Desse modo, outra hipótese
para processar Margarida pelo crime seria o interesse do Estado brasileiro na
condenação da acusada, promovendo uma nova ação penal, um processo iniciado do
zero, por aqui.
"Nessa situação, mesmo
que a infração tenha sido cometida no estrangeiro, estaria sujeita à aplicação
da lei brasileira com possibilidade de execução da lei penal."
O especialista revela,
porém, que, nesse caso, seria necessário atentar a alguns detalhes aos quais
não temos acesso, especialmente quanto à prescrição dos fatos.
Mesmo assim, ele afirma que
não se pode ignorar que outros fatos que surjam das informações recentes tenham
pertinência criminal. Dessa forma, como no eventual debate de maus-tratos em
animais resgatados da casa de Margarida, há a possibilidade de "persecução
criminal", procedimento que busca a investigação mais o processo.
O trabalho análogo à
escravidão no Brasil
Sólon Cunha explica que
condição análoga à escravidão é caracterizada como crime em nossa lei penal.
Apesar disso, na legislação trabalhista não há uma lei específica que trate do
tema.
"Há regras
administrativas, editadas pelo Ministério do Trabalho, que orientam a
fiscalização e que criaram a denominada 'lista suja', na qual o Ministério do
Trabalho aponta aqueles que foram investigados."
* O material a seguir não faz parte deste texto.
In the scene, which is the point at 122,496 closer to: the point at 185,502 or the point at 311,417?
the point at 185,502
Em casos assim, o advogado
relata que um agente de inspeção do trabalho, ao constatar um trabalhador
submetido ao trabalho análogo à escravidão, faz um relatório, um auto de
constatação, do flagrante. Após encerrar o relatório, ele encaminha ao tomador
do serviço, que tem um prazo de defesa. Sendo julgada “subsistente” essa
autuação, o nome daquele tomador vai para a “lista suja”.
"Essa é uma
consequência restritiva, pois a sociedade se impõe, há uma repercussão social e
consequências econômicas. Além disso, não há mais nenhum financiamento por
parte de bancos públicos ou empresas públicas, os bancos privados também têm
política de que, se a pessoa, física ou jurídica, for flagrada por trabalho
análogo ao escravo, ela sofrerá uma série de restrições a seu crédito."